I am starting to play with ways to redesign that bathroom and make the area where the window is a bit wider. I want to be able to put a couch or something under the window and have a comfy hong out area. Its about 9-1/2' wide right now so it can't get too much narrower before it becomes cramped. But I think your right, if I could fit it in that corner right by the front of the theater, that would be ideal. Not sure if I will be able to work that one out and still have a decent amount of space in the family room. I don't want to turn that space into a hallway.



I am lucky in that my front and right walls are both concrete with 2.25" of foam on the inside and the ceiling is a suspended concrete slab also with a minimum of 2" of from on the bottom. So, I only really need to do the back and the left wall. And since the back goes into the brewery, I'm not all that concerned about it. For the side wall I am going to use 2x6 plates and stagger 2x4 studs to decouple the two sides. On the HT side I will put (2) layers 5/8" gyp. board with Green Glue. I will blow the cavity full of cellulose insulation and put a single layer of 5/8" gyp board on the family room side. If its not enough, I will add Green Glue and another layer of gyp. board. For the door, I will build the door with a hollow core with 2 free-moving layers of MLV in the center. The door is about 2" bigger than the opening and around the edges I will use Quiet door perimeter sweep. I think this will quiet it down pretty well, and beyond that, I am not overly concerned about sound leakage into the rest of the basement.





I just started thinking about DIY speakers. I build custom furniture and have a full shop attached to my house. The more I think about it, the more I think I would be an idiot not to build my speakers.

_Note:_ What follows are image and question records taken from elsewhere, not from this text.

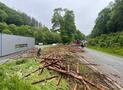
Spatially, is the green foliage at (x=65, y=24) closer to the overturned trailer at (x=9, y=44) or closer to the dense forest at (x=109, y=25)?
the dense forest at (x=109, y=25)

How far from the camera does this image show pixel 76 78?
38.8 feet

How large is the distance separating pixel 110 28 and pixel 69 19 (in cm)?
1611

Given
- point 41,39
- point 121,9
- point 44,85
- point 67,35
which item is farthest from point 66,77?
point 41,39

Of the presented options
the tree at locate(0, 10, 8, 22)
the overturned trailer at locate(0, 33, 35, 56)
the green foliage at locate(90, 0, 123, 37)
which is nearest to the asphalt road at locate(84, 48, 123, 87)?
the overturned trailer at locate(0, 33, 35, 56)

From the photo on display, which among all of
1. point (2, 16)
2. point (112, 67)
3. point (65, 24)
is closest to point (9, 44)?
point (112, 67)

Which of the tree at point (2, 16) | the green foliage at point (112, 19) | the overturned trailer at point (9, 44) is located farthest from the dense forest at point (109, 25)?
the tree at point (2, 16)

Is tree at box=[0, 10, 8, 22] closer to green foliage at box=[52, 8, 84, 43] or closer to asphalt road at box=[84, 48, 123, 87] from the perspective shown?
green foliage at box=[52, 8, 84, 43]

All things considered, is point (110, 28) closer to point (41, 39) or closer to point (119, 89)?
point (41, 39)

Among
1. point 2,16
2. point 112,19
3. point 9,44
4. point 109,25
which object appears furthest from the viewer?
point 2,16

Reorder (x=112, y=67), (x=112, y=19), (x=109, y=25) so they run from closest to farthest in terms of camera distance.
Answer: (x=112, y=67)
(x=112, y=19)
(x=109, y=25)

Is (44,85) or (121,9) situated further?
(121,9)

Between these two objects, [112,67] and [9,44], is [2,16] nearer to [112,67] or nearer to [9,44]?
[9,44]

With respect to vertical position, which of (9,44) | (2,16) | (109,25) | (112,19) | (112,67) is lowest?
(9,44)

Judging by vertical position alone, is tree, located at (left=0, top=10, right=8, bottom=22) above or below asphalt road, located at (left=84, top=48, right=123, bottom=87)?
above
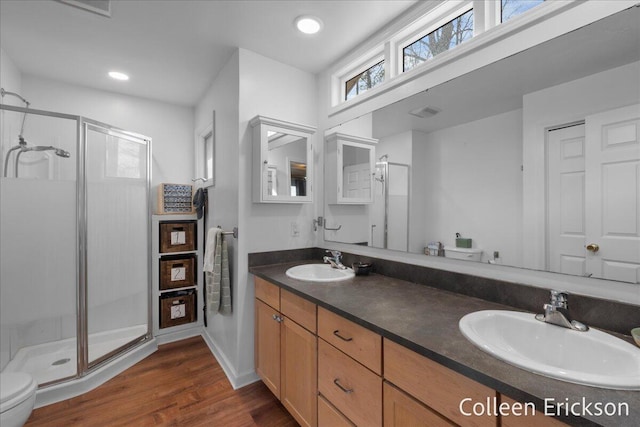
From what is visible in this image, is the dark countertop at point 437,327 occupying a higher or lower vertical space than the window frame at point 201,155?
lower

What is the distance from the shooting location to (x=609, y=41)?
0.98 meters

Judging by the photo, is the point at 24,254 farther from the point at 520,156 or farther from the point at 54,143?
the point at 520,156

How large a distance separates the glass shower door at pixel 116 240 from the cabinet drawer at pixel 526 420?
268cm

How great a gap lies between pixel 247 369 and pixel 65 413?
1127 mm

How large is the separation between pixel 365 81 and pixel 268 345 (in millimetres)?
1978

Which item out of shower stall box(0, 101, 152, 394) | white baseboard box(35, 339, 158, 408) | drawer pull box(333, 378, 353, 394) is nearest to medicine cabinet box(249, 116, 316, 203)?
drawer pull box(333, 378, 353, 394)

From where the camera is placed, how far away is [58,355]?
7.30ft

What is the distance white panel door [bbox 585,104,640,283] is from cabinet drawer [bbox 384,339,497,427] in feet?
2.26

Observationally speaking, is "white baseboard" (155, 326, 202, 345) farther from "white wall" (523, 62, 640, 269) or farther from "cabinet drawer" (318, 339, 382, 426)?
"white wall" (523, 62, 640, 269)

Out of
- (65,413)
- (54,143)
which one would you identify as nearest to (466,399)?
(65,413)

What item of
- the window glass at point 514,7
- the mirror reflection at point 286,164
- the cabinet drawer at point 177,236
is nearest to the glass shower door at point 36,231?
the cabinet drawer at point 177,236

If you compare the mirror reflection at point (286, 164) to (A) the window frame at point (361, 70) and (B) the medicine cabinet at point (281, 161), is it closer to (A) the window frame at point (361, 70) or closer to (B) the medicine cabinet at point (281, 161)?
(B) the medicine cabinet at point (281, 161)

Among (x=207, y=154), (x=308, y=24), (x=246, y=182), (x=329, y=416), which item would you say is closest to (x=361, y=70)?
(x=308, y=24)

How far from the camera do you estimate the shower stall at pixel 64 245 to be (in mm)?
1928
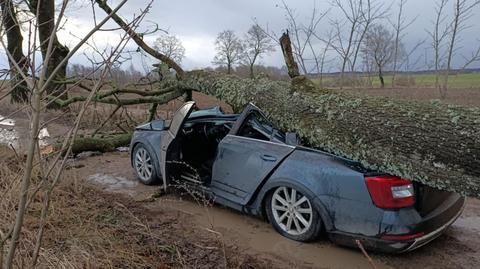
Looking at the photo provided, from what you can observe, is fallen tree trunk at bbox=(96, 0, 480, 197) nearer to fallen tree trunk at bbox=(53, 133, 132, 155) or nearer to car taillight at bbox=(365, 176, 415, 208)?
car taillight at bbox=(365, 176, 415, 208)

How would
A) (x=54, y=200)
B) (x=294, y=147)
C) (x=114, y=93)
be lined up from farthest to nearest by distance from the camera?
(x=114, y=93)
(x=54, y=200)
(x=294, y=147)

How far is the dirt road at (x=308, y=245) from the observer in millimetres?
3945

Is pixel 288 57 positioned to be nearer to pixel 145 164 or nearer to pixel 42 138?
pixel 145 164

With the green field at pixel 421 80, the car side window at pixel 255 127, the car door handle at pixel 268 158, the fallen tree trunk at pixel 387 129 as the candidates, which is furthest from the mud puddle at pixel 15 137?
the green field at pixel 421 80

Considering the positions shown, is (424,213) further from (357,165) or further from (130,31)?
(130,31)

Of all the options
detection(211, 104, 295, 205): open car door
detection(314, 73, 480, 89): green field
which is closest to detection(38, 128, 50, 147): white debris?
detection(211, 104, 295, 205): open car door

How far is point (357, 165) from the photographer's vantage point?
4059mm

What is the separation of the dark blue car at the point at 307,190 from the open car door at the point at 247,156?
1 centimetres

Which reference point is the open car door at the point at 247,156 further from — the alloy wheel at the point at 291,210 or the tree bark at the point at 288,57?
the tree bark at the point at 288,57

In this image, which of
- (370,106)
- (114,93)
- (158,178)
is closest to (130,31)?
(370,106)

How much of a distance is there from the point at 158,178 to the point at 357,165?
336cm

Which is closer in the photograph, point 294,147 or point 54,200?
point 294,147

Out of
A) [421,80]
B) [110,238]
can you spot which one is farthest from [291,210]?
[421,80]

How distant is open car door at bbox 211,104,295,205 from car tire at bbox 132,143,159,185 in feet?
5.01
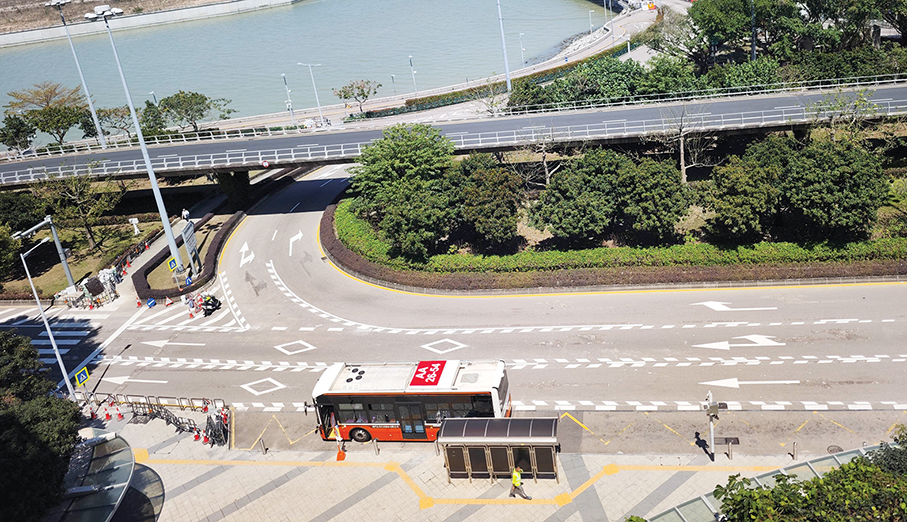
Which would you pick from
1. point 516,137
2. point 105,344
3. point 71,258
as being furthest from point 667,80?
point 71,258

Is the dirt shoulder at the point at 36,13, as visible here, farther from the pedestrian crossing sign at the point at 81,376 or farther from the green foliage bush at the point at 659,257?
the pedestrian crossing sign at the point at 81,376

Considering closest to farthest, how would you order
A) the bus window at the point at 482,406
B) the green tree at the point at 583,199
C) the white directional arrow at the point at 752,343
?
the bus window at the point at 482,406
the white directional arrow at the point at 752,343
the green tree at the point at 583,199

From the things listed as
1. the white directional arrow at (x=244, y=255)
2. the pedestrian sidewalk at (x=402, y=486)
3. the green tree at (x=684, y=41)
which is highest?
the green tree at (x=684, y=41)

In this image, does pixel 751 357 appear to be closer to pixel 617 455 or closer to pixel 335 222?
pixel 617 455

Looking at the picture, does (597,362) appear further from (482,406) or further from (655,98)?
(655,98)

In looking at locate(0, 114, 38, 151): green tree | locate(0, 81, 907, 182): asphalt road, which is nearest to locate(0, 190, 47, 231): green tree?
locate(0, 81, 907, 182): asphalt road

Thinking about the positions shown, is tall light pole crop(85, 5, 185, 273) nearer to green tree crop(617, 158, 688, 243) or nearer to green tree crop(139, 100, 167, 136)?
green tree crop(617, 158, 688, 243)

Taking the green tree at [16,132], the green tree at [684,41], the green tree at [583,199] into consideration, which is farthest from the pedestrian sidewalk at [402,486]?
the green tree at [16,132]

Hmmm, I guess in addition to building a house I can add speaker design research to the list of things to do.

This is going to be a fun project!
I forgot about you saying you were a cabinet builder. I would check out http://www.diysoundgroup.com/

https://www.parts-express.com/cat/speaker-kits/286?utm_source=google&utm_medium=cpc&utm_campaign=S_Cats_E&utm_group=speaker-kits_286_E

They seem to be the most popular on here.